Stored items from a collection

══════

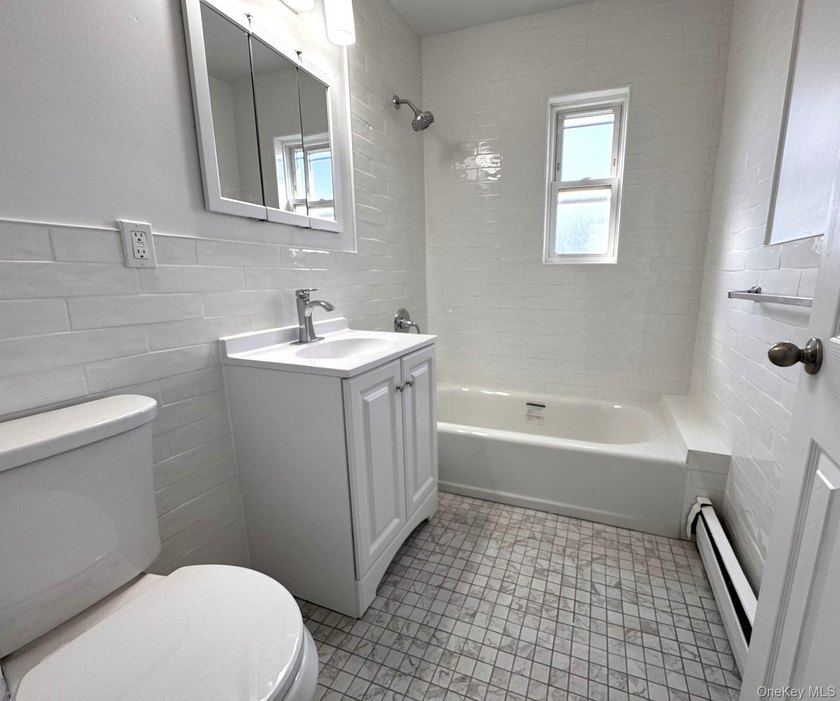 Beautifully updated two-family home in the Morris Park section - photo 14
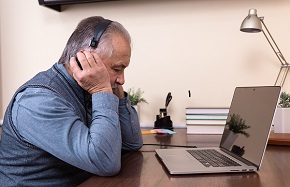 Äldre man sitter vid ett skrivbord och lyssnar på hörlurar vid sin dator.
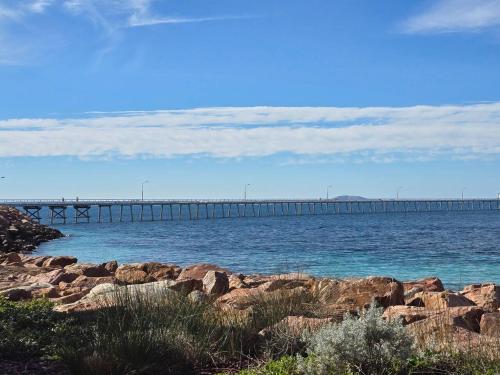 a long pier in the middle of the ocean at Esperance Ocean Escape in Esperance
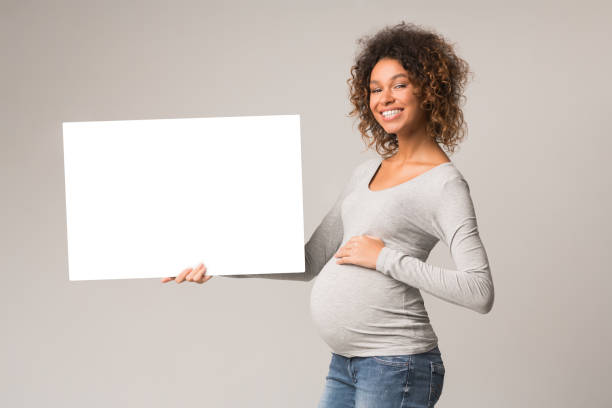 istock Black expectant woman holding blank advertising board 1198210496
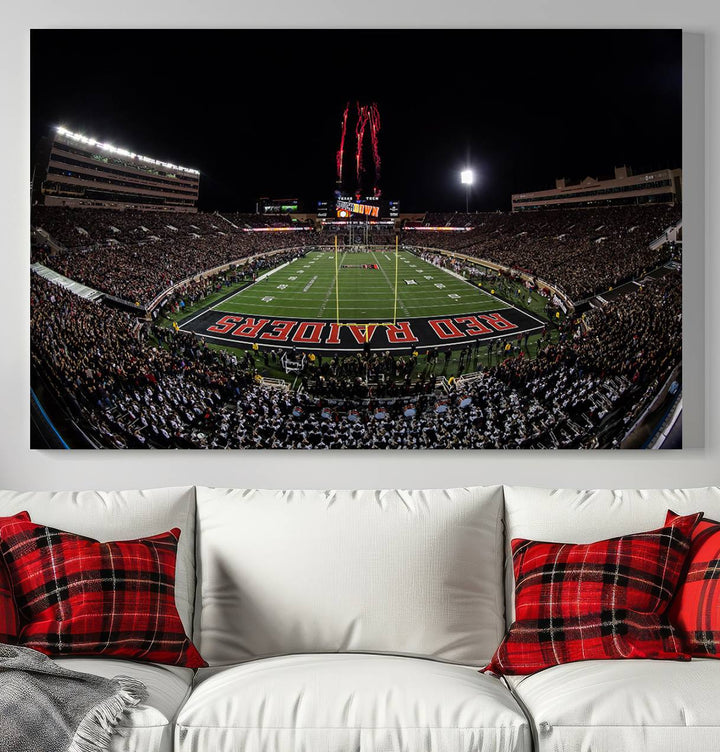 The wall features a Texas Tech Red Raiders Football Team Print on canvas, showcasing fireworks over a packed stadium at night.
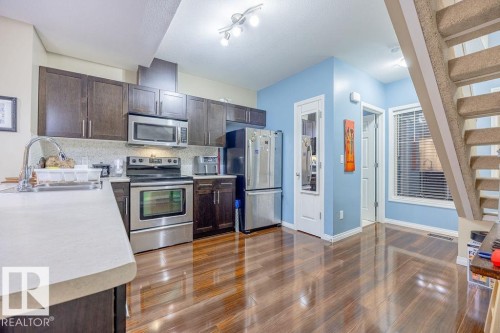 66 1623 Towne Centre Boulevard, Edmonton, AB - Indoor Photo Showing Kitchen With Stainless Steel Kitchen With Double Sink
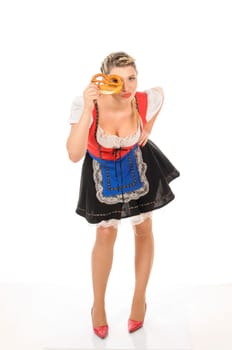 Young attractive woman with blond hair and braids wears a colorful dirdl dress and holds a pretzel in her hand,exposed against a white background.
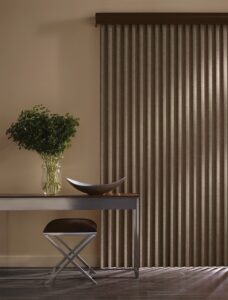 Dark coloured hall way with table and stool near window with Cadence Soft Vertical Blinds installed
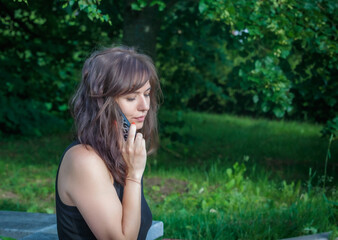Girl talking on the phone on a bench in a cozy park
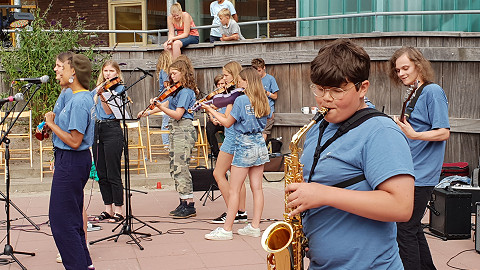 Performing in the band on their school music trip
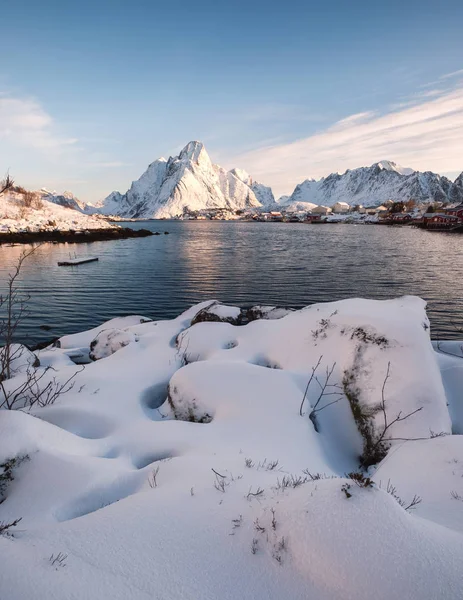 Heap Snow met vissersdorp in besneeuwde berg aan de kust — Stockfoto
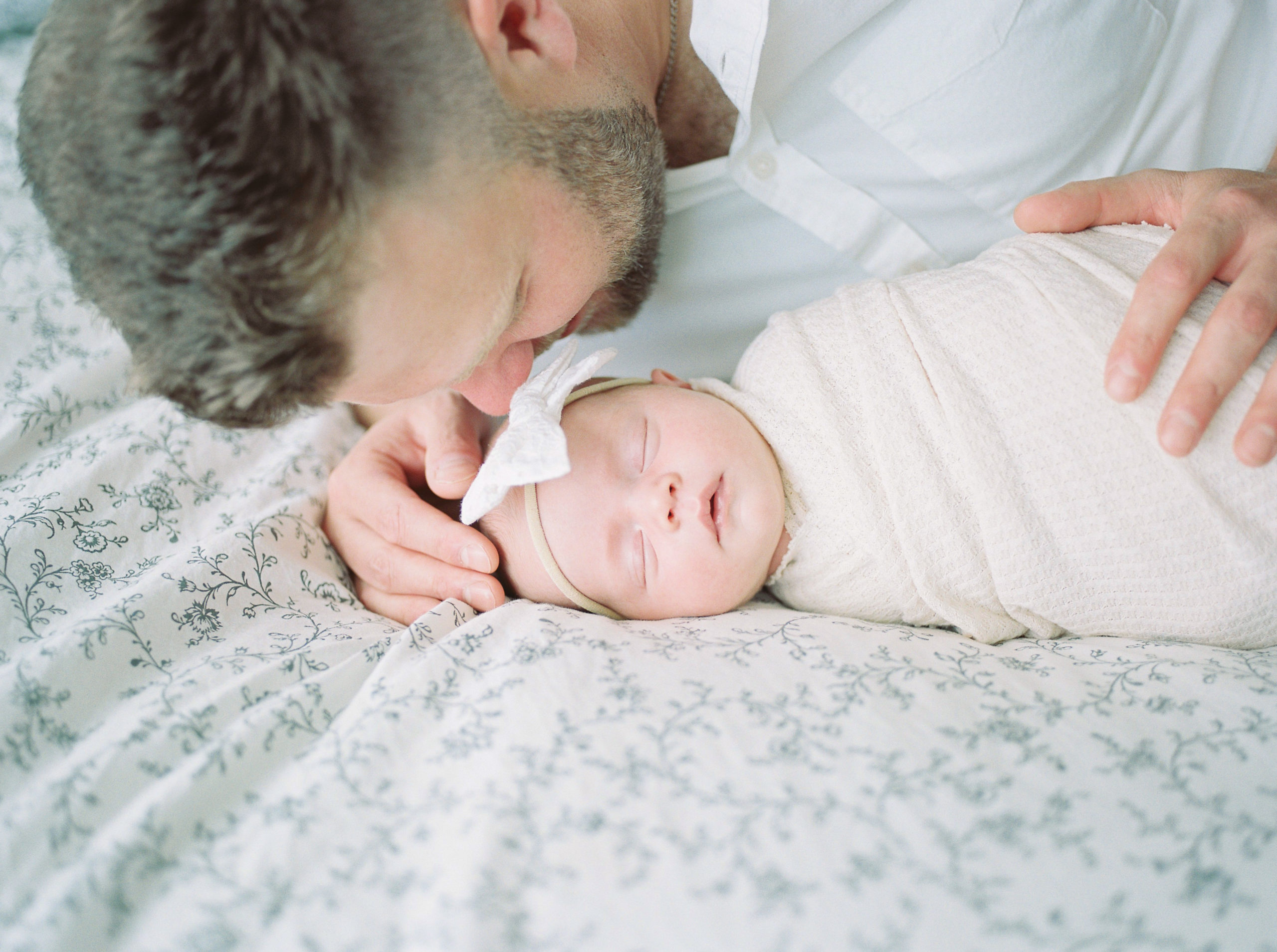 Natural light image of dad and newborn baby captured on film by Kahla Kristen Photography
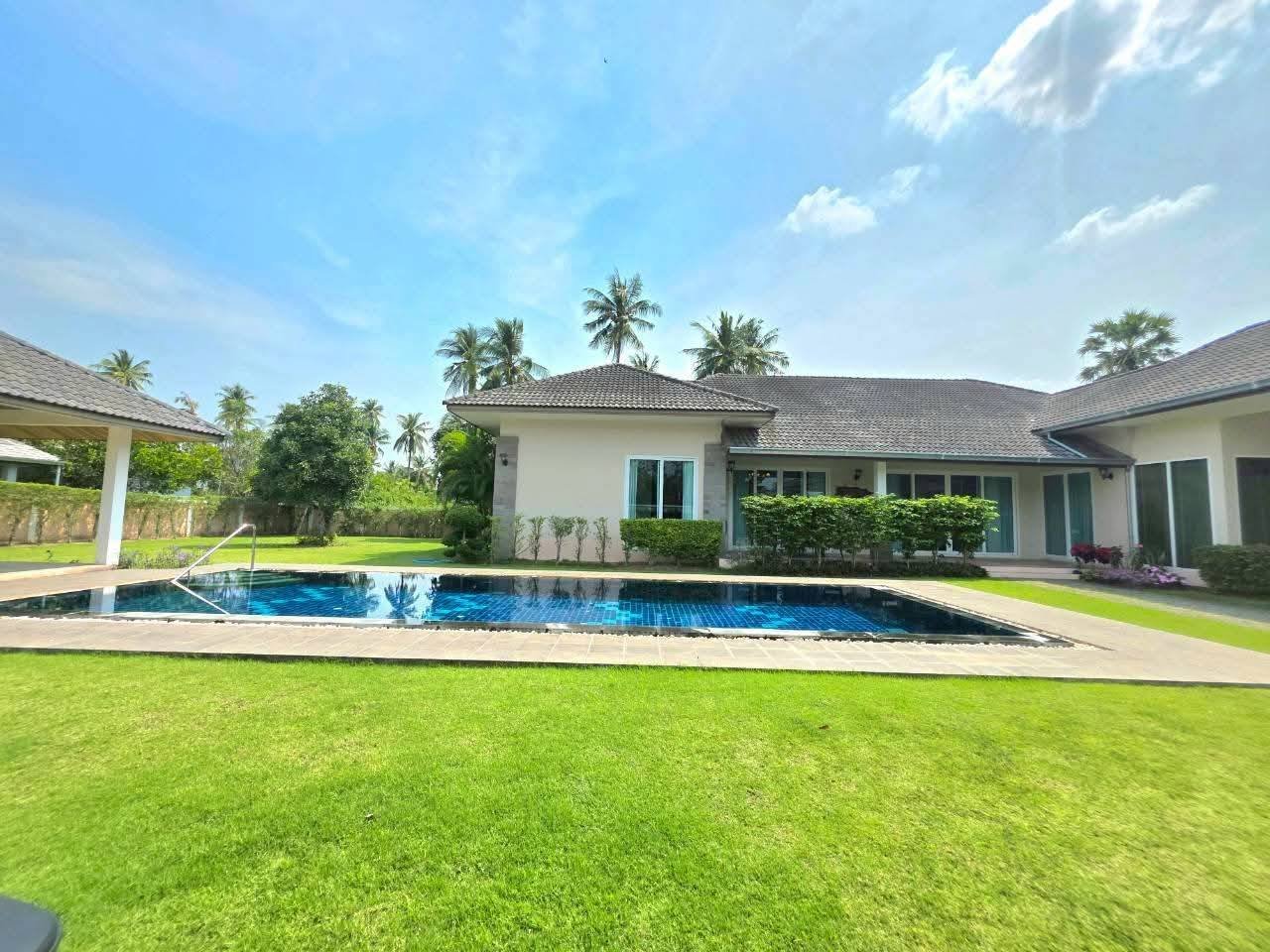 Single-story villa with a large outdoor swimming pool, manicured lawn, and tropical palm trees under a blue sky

══════

» Problem to work on: Working from the line with "Young attractive woman" down through the last line of the records, give every line again exactly, but no pictures.

» Task result:
 Young attractive woman with blond hair and braids wears a colorful dirdl dress and holds a pretzel in her hand,exposed against a white background.
 Dark coloured hall way with table and stool near window with Cadence Soft Vertical Blinds installed
Girl talking on the phone on a bench in a cozy park
 Performing in the band on their school music trip
 Heap Snow met vissersdorp in besneeuwde berg aan de kust — Stockfoto
 Natural light image of dad and newborn baby captured on film by Kahla Kristen Photography
 Single-story villa with a large outdoor swimming pool, manicured lawn, and tropical palm trees under a blue sky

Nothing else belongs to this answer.